Tarlalar ve bahçeler bir halı gibi altında uzanıyordu. Pilot keskin bir dönüş yaptı ve Tatlyusten emniyeti için pilot kabininin kıyısına yapıştı, ama her şeyin yolunda olduğunu görünce yatıştı. Yüzünü cama yapıştırmış, çok iyi bildiği, bütün hayatını geçirdiği güzel Adığey'in manzaralarını seyrediyor ve yükseklikten onları şimdi zor tanıyordu. Aul'un yanından akan nehir parıldayan mavi, dar bir kordela parçasına, yollar ise küçük yılanlara benziyordu. Her nedense her şey geri geri kayıyor gibiydi, yollar, step, meyve bahçeleri, otlaklar, nehir... İkide bir uçak düşer gibi oluyor, sonra atmaca gibi hızla yeniden yükseliyordu. Bu, ihtiyar adamı biraz korkutuyor, yüreğini hoplatıyordu. Böyle anlarda gözlerini yumuyor, dua etmeye başlıyordu, ama aklına bir dua gelmiyordu. Allah insanların bir gün kuşlar gibi uçacağını bildirmemişti ve o yüzden de bu duruma uygun bir dua yoktu. Bir zaman sonra yeniden meraka kapıldı ve pencereye döndü, gözleri önüne serilen muhteşem panoramayı seyretti.
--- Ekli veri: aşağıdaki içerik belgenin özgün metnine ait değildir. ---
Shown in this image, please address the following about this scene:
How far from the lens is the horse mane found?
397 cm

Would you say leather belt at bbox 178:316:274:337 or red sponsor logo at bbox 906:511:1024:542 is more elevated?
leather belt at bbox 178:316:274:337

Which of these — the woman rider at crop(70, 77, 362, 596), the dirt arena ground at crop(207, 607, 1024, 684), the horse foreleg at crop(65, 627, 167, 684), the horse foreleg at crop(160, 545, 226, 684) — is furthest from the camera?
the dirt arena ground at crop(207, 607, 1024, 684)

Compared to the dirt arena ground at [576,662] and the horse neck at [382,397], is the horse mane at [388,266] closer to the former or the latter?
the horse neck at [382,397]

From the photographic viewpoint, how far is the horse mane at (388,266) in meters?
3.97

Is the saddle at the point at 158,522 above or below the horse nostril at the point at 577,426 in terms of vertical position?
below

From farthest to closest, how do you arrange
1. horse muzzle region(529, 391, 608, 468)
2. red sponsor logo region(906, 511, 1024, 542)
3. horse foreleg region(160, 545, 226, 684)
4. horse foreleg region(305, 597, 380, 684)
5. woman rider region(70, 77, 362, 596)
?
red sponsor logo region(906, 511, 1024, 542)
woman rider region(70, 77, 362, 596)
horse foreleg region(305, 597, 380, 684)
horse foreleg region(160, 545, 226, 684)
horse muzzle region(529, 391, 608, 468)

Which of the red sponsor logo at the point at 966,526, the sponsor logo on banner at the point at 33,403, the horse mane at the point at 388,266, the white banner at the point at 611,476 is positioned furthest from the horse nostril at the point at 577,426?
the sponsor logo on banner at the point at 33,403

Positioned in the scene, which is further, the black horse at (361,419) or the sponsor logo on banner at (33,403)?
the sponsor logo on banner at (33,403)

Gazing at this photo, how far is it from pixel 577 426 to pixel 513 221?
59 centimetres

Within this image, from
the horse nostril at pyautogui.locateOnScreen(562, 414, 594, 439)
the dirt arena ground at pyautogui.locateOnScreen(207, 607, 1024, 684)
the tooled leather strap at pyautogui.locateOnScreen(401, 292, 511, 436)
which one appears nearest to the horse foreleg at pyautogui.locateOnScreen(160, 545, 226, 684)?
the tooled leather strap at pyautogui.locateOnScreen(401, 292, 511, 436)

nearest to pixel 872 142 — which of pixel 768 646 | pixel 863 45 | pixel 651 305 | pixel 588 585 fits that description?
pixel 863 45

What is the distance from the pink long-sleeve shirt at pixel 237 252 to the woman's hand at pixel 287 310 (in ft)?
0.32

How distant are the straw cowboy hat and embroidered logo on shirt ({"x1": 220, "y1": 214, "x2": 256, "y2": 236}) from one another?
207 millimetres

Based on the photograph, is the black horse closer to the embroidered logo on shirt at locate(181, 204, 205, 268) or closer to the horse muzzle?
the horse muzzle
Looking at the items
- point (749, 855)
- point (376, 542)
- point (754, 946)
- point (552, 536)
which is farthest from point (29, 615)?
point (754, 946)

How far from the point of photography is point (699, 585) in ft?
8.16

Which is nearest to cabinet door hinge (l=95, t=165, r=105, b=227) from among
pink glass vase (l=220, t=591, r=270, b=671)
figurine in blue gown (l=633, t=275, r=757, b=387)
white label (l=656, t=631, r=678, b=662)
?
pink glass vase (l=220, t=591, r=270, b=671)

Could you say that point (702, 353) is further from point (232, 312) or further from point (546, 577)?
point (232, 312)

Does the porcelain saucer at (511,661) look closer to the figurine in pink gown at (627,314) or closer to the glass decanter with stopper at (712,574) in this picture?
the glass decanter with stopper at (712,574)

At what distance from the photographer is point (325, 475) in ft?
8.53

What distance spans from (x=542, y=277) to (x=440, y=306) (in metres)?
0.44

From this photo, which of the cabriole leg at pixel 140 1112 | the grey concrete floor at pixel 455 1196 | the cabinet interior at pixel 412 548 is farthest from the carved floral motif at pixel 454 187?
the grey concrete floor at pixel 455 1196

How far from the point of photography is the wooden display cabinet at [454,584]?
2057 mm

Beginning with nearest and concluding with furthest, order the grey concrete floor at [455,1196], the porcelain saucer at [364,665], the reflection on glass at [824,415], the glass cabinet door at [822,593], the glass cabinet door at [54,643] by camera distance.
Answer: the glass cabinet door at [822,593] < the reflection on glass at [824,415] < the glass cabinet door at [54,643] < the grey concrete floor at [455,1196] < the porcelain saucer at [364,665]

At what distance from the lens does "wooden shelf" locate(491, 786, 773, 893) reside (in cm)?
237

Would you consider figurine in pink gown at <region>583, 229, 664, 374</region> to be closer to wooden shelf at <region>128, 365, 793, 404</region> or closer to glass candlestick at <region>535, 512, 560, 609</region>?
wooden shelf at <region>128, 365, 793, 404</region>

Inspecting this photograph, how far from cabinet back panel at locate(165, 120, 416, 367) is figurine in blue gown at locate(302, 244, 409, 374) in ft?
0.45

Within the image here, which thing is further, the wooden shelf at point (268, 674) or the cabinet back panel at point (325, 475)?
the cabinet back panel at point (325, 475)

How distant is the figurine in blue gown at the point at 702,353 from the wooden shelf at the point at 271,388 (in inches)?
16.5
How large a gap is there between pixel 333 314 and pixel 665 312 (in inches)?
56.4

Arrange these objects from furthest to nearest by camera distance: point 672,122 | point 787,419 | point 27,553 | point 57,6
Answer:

Buradan ne de harika görünüyordu her şey! Dünyanın en yüksek minaresinden aşağı bakmak gibi bir şeydi bu. Köyümüz ne kadar da güzelleşmiş!

Köyün hemen dışında kolhozun daha yeni yapılmış su deposu bulunuyordu. Bu yükseklikten, sanki gökten kopan bir parça yere düşmüş gibi görünüyordu. Deponun etrafında da koyunlar, inekler ve atlar otluyordu. Aşağı bakınca Tatlyusten, uçağın sesini duyan hayvanların bir an donup kulak kabarttıklarını, çelik kuş uçup gittikten sonra yeniden otlamaya devam ettiklerini, çobanın elini gözlerine siper edip uçağa baktığını gördü; yollardaki kamyonları tekerlekli kibrit kutularına benzetti.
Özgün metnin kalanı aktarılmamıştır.